#### 原文:

= = =

Gカタルーニャ独立運動を扇動するシオニスト集団


 私は長い間、この事実について日本語で明らかにすべきかどうか、迷い続けていた。それがいわゆる「ネオナチ」と呼ばれる集団が好んで取り上げるテーマかもしれないからだ。しかし私は一外国人としてバルセロナに住む身である。カタルーニャ人たちの中にある、独立に向けた情熱も真摯さも、独立に対する不安や怒りも、ともに客観的・冷静に眺めることができる立場にいる。しかしこの問題は、私自身が在住し今後も住み続けるだろうこの地域で、政治・社会と経済事情の激変として直接に生活にかかわってくるため、嫌でも強い関心を持たざるを得ない。ギリギリの生活すら脅かされかねないことに対して黙っているわけにはいかない。

= = =

#### 利用可能なデータ:
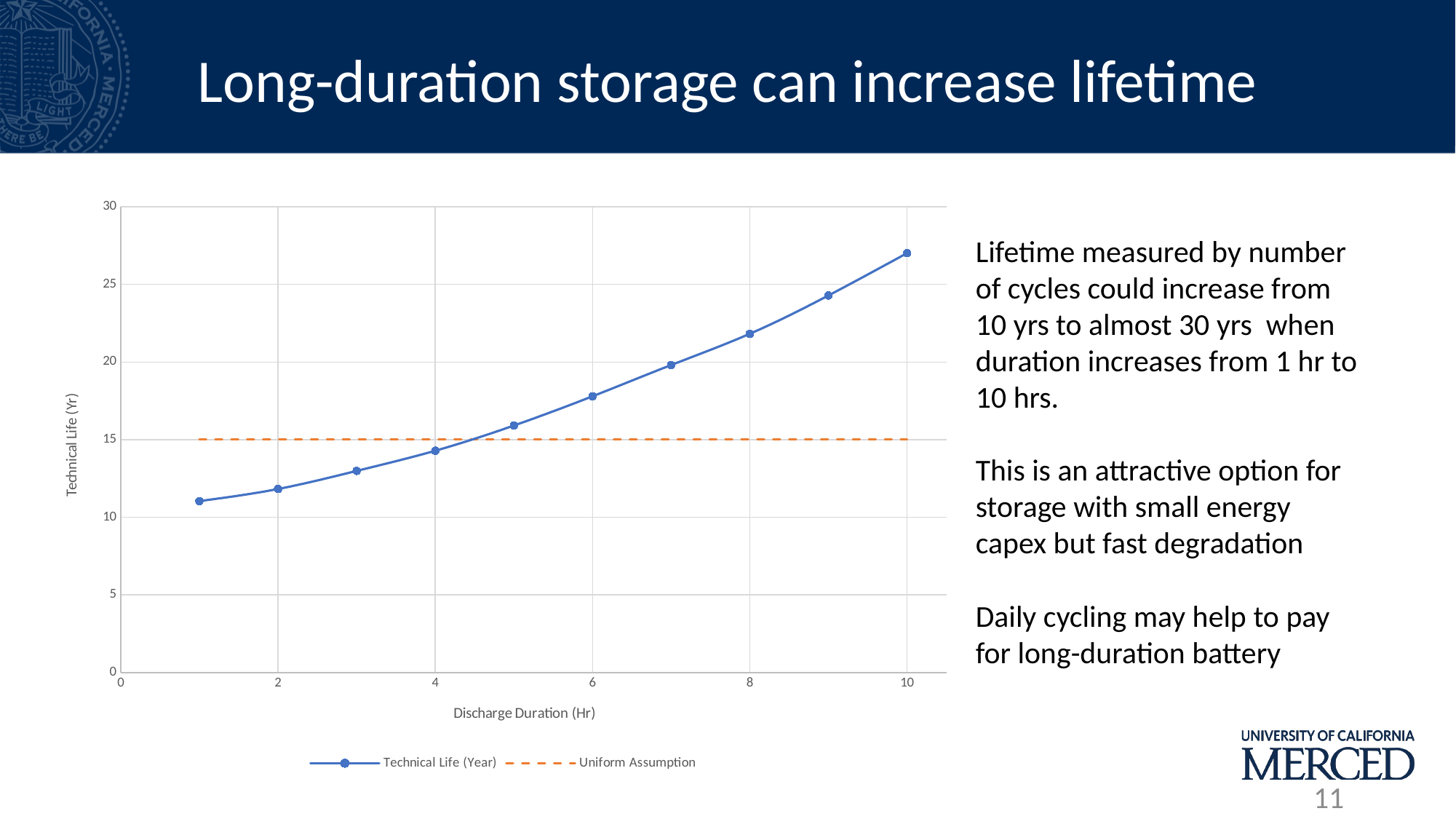
How many series does the chart legend list? 2 What value does the Uniform Assumption line sit at? 15 What kind of chart is shown on the slide? Line chart Is the Technical Life (Year) value at a Discharge Duration of 1 hour greater or less than 15? less At which Discharge Duration is Technical Life (Year) lowest? 1 Which is larger: Technical Life (Year) at 7 hours or at 3 hours of Discharge Duration? 7 hours At which Discharge Duration is Technical Life (Year) highest? 10 How many data points are plotted on the Technical Life (Year) line? 10 Is the Technical Life (Year) value at a Discharge Duration of 10 hours greater or less than 25? greater Does Technical Life (Year) rise or fall as Discharge Duration increases? Rises Is the Technical Life (Year) value at a Discharge Duration of 8 hours greater or less than 20? greater What is the title of the x axis? Discharge Duration (Hr)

= = =

#### 作業指示 A:
原文の筆者は、カタルーニャ人たちの中にある何を客観的・冷静に眺めることができると述べていますか。すべて挙げてください。
#### 作業指示 B:
原文の筆者は、一外国人としてどの都市に住んでいますか？
#### 作業指示 C:
原文の「私は長い間」で始まる段落を、主な事実を保ったまま箇条書きにまとめてください。

#### 回答 A:
独立に向けた情熱、独立に向けた真摯さ、独立に対する不安、独立に対する怒り

#### 回答 B:
バルセロナです。

#### 回答 C:
- 筆者は、この事実を日本語で明らかにすべきかどうか長い間迷っていた。
- 迷った理由は、「ネオナチ」と呼ばれる集団が好んで取り上げるテーマかもしれないからである。
- 筆者は一外国人としてバルセロナに住んでいる。そのため、カタルーニャ人たちの独立に向けた情熱と真摯さも、独立に対する不安と怒りも、客観的・冷静に眺められる立場にある。
- 筆者は今後もこの地域に住み続けるだろう。この問題は政治・社会と経済事情の激変として生活に直接かかわるため、強い関心を持たざるを得ない。
- ギリギリの生活すら脅かされかねないので、黙っているわけにはいかない。